The scenarios published by climate modelers don’t qualify as scientific predictions because there is no way to falsify them – updated temperature measurements will inevitably correlate with some projections better than others. And fitting curves to historical data isn’t a valid method for predicting the future. Will the IPCC declare the CO2-H2O-feedback warming model invalid and disband if the trend in the last decade of HadCRUT3 data continues for another decade or two? How about if the Arctic ice cap survives the Summer of 2014? I’m supposed to trust these academics and politicians with billions of public dollars, before their vague predictions can be tested, because the global warming apocalypse they describe sounds more expensive? This riotous laughter isn’t meant to be insulting, we all say stupid things now and then.
Doesn’t the arrival of ScaryStorm Sandy confirm our worst environmental fears? Not if we’re still talking about Karl Popper’s science.

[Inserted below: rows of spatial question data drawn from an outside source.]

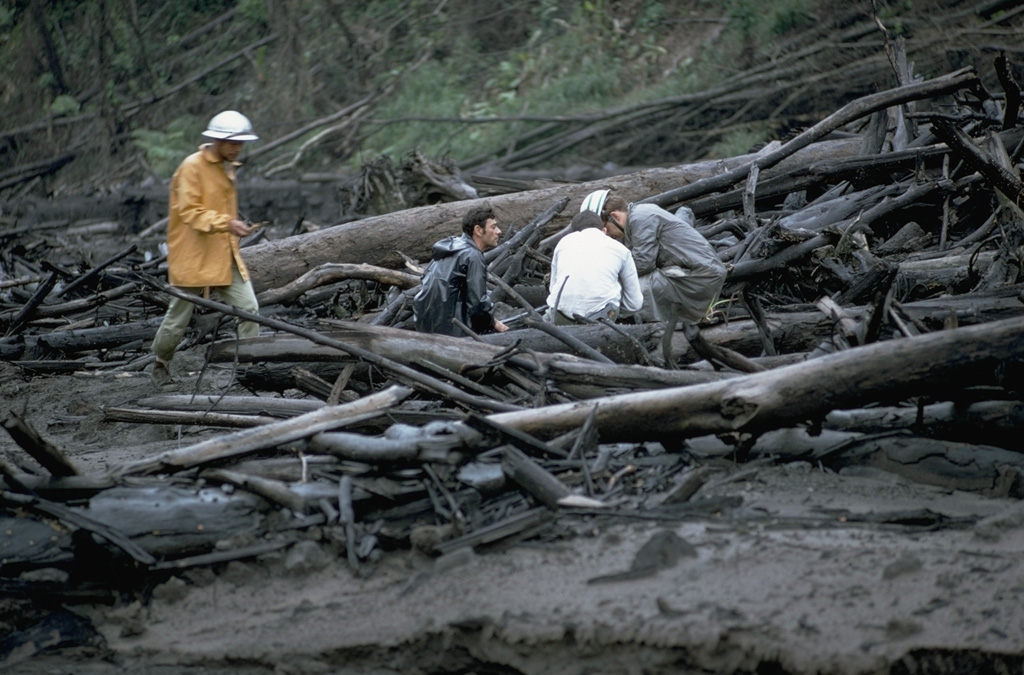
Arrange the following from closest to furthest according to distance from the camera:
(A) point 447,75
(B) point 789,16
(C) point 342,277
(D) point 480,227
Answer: (D) point 480,227, (C) point 342,277, (B) point 789,16, (A) point 447,75

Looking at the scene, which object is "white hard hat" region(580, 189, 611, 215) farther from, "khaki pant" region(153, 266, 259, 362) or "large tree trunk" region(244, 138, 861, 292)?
"khaki pant" region(153, 266, 259, 362)

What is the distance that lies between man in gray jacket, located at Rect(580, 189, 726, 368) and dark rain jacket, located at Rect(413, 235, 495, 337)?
1243 mm

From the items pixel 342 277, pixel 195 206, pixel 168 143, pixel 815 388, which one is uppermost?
pixel 195 206

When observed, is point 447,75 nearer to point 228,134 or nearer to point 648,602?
point 228,134

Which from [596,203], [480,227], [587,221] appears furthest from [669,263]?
[480,227]

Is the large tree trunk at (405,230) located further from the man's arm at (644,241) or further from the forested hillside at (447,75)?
the forested hillside at (447,75)

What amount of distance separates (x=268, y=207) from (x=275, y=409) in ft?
33.6

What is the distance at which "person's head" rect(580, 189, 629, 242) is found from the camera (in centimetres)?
778

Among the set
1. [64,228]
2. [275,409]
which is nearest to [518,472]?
[275,409]

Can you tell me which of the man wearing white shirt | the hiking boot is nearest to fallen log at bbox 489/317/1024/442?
the man wearing white shirt

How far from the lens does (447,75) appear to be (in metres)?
19.2

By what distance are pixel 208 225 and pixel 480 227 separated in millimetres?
1819

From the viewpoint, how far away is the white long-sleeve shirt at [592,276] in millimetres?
7086

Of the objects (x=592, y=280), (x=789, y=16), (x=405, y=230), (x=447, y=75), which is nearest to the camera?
(x=592, y=280)
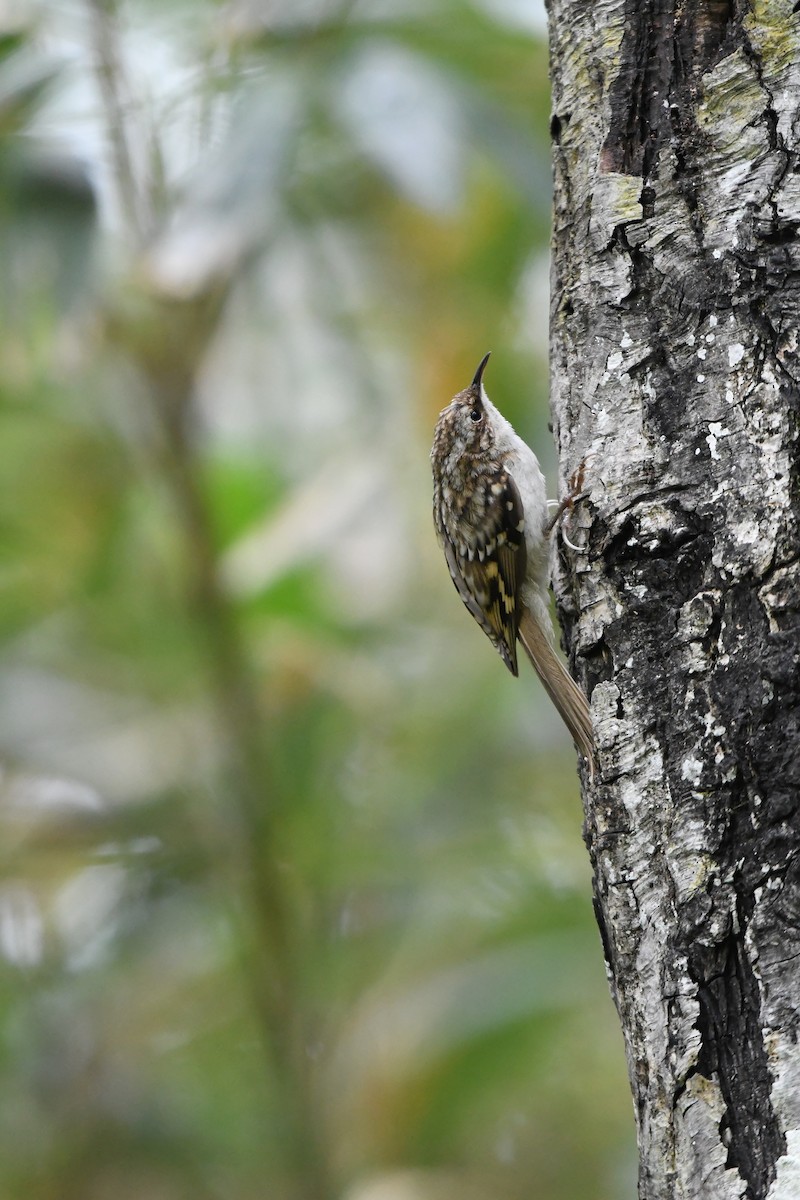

Enlightened by the theory of Catastrophic Anthropogenic Global Warming, academics were reluctant to blame mankind for “exceptional events” only two months ago. They probably didn’t expect a hurricane to go sub-tropical and converge with a cold front as it hit New York Bight on the full moon at high tide less than six weeks later, because that kind of thing doesn’t happen very often. Informed news readers might have been expecting some coy suggestion that global warming “influences” weather systems in the rush to capitalize on this disaster. But in a caricature of sensationalism, Bloomberg splashes “IT’S GLOBAL WARMING, STUPID” across a bright orange magazine cover, and suddenly enormous storm surges threaten our infrastructure again while the seas are still rising slowly and inevitably, all because of those dirty fossil fuels.
I don’t mean to say that we should actually expect scientific integrity from a stockbrokers’ tabloid, but Mike Bloomberg has really sunk to a new low. He spoke at TechCrunch Disrupt a few years ago and seemed like an average business-friendly mayor, not a shameless propagandist. I guess the soda ban was a bad omen. It’s a bit discouraging to see another newspaper endorse the panic, but then the organizers of our climate crusade have been pushing their statist agenda on broadcasters for a long time.
On Sunday, the New York Times doubled down with this ridiculous melodramatic lament, written by one talented liberal artist. Where’s a prediction about the next exceptional event, folks? Is it going to be a tornado or earthquake, or does it matter? Are there actually any rules for preaching obnoxious hindsight to believers? Can anyone suggest an observation that would falsify the theory?
What will the temperature anomaly or the concentration of carbon dioxide measure in ten years? How about one solid date for the eradication of a low-lying coastal city? If you must predict the apocalypse, it is only somewhat scientific if you can rationally argue for a deadline. And the science is only settled when the world ends (or doesn’t end) on time.
Plus ça change, plus c’est la même chose. Happy 2012.